Selon le producteur Peter Saraf, l’apprenti-cinéaste exerçait un contrôle total sur le plateau : «Tout était mis au point, depuis le jeu des acteurs, leur texte et leur positionnement jusqu’à la place de la caméra.» Sans le vouloir, il met le doigt sur le problème du film, trop scolaire et figé. Philip Seymour Hoffman ne laisse jamais respirer ses plans et annule l’émotion par un découpage platement télévisuel. Dès les premières minutes, cette volonté de maîtrise agace, tuant dans l’œuf toute spontanéité. Lors du repas où il présente Connie à Jack, Clyde (John Ortiz) renverse son verre par mégarde, et son mouvement semble calculé au millimètre : plutôt qu’un hôte embarrassé, nous voyons un acteur professionnel feindre la gêne. La prestation de Philip Seymour Hoffman horripile tout autant : raclements de gorge, hésitations, regards perdus et bras ballants, son numéro de paumé convoque les pires tics façon Actor Studio.

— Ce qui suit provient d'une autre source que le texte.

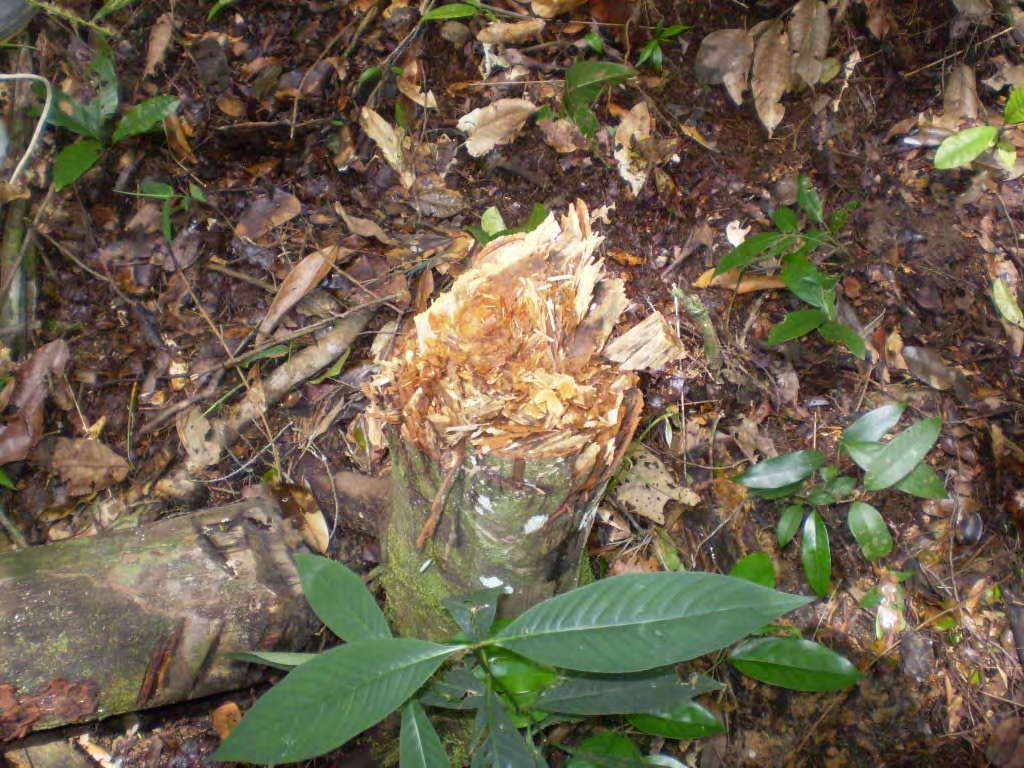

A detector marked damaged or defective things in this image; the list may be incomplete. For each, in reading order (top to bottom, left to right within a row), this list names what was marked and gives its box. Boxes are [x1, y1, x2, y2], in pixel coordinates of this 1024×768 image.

splintered wood [374, 198, 656, 486]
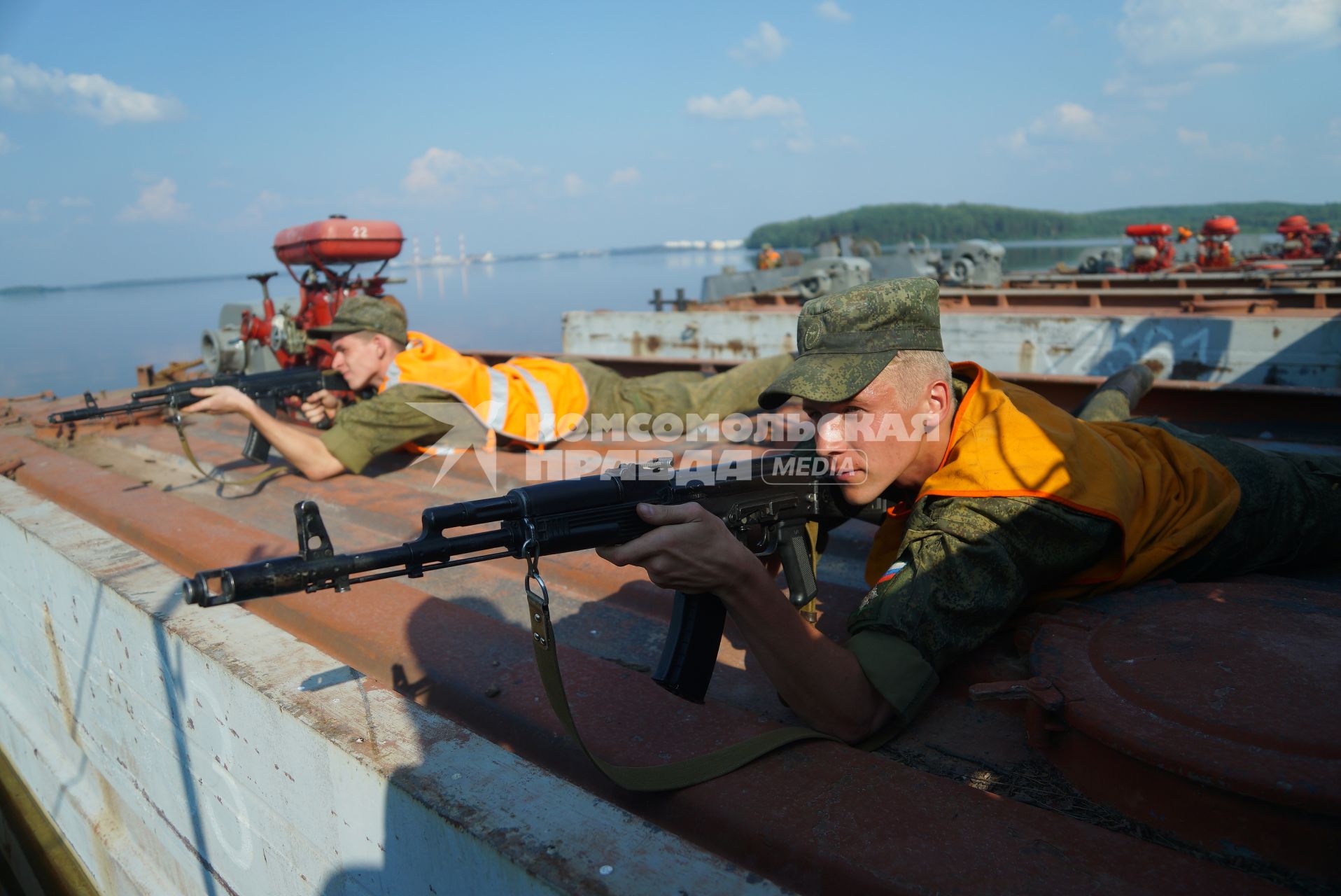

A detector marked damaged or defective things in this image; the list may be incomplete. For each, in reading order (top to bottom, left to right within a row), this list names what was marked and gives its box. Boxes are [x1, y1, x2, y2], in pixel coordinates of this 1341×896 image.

rusted steel plate [0, 429, 1282, 890]
rusty metal deck [2, 381, 1341, 896]
rusted steel plate [1013, 576, 1341, 880]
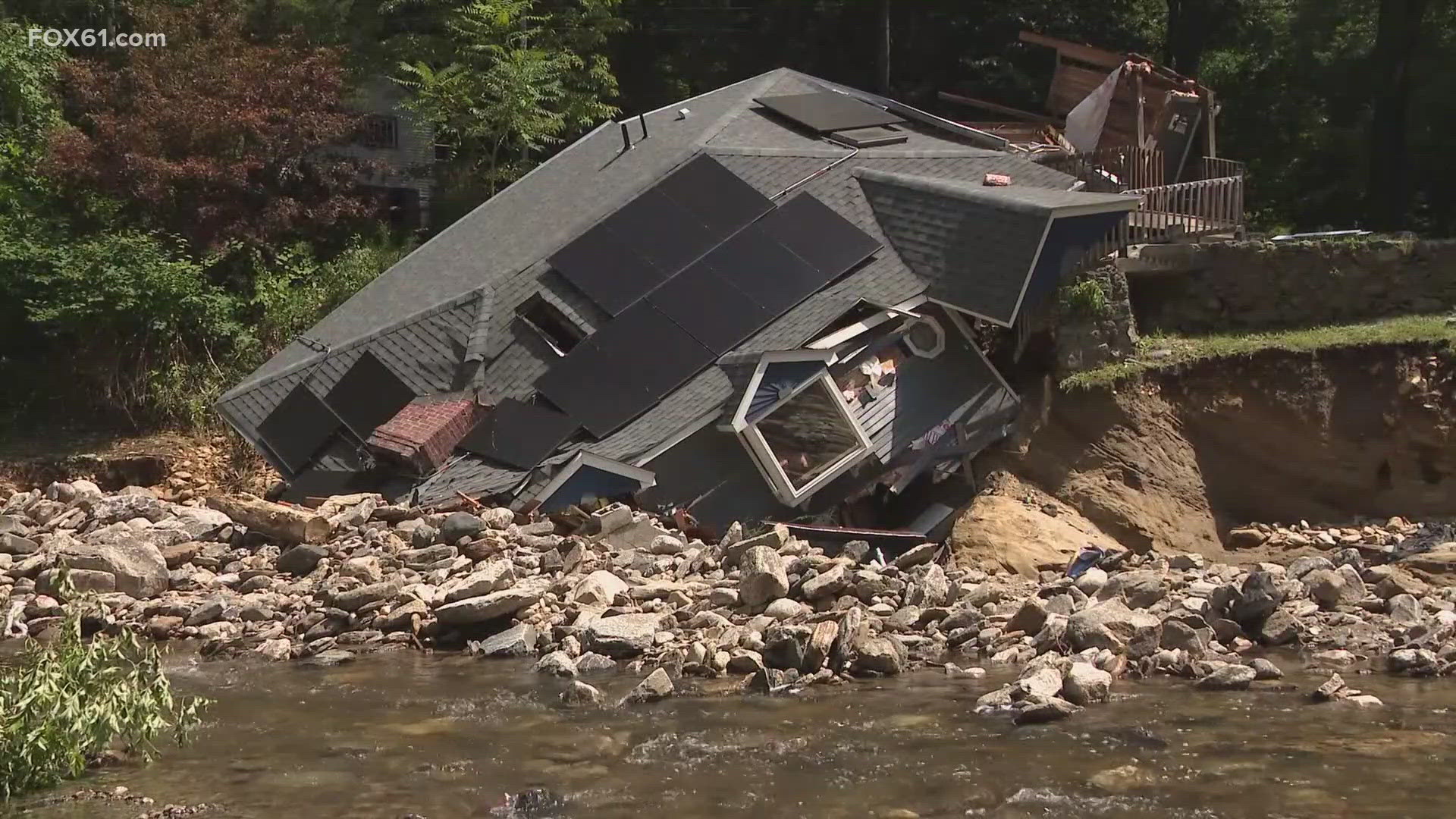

Présenté comme un hymne aux losers, le film se donne beaucoup de mal pour paraître sympathique et décalé. New-York est filmé sous la neige – c’est plus joli – et les intérieurs mignons créent une ambiance chaleureuse et cosy. La bande-son fait son miel dégoulinant des titres de Grizzly Bear, groupe local surcoté. Jack préfère d’ailleurs écouter du reggae au casque – c’est dire s’il est cool, malgré son caractère limite autiste. Après sa journée de travail, Clyde fume quant à lui des joints pour se détendre : il faut voir avec quelle affectation il tend le pétard son ami, comme si ce geste relevait de la transgression suprême pour Philip Seymour Hoffman, étonné de sa propre audace. Heureusement, et comme il se doit, l’usage de drogues sera plus tard puni, une gentille soirée virant au cauchemar sous l’influence de la coke. Car si les personnages s’autorisent quelques écarts, ils en paient toujours le prix – on ne transige pas avec la morale : les infidèles seront châtiés et les malhonnêtes démasqués. Pénible catéchisme qui prétend distinguer le bien du mal et s’érige en modèle : à la piscine, Jack et Clyde observent un éclopé faire trempette dans le bassin, puis échangent un sourire béat comme s’ils venaient de découvrir la vie. La scène dure à peine vingt secondes – le temps qu’on accorde à un mendiant pour lui prouver sa générosité. Puisqu’il faut démasquer les malhonnêtes, disons-le tout net : Rendez-vous l’été prochain n’est pas une comédie légère et humaniste, mais une insignifiante esbroufe.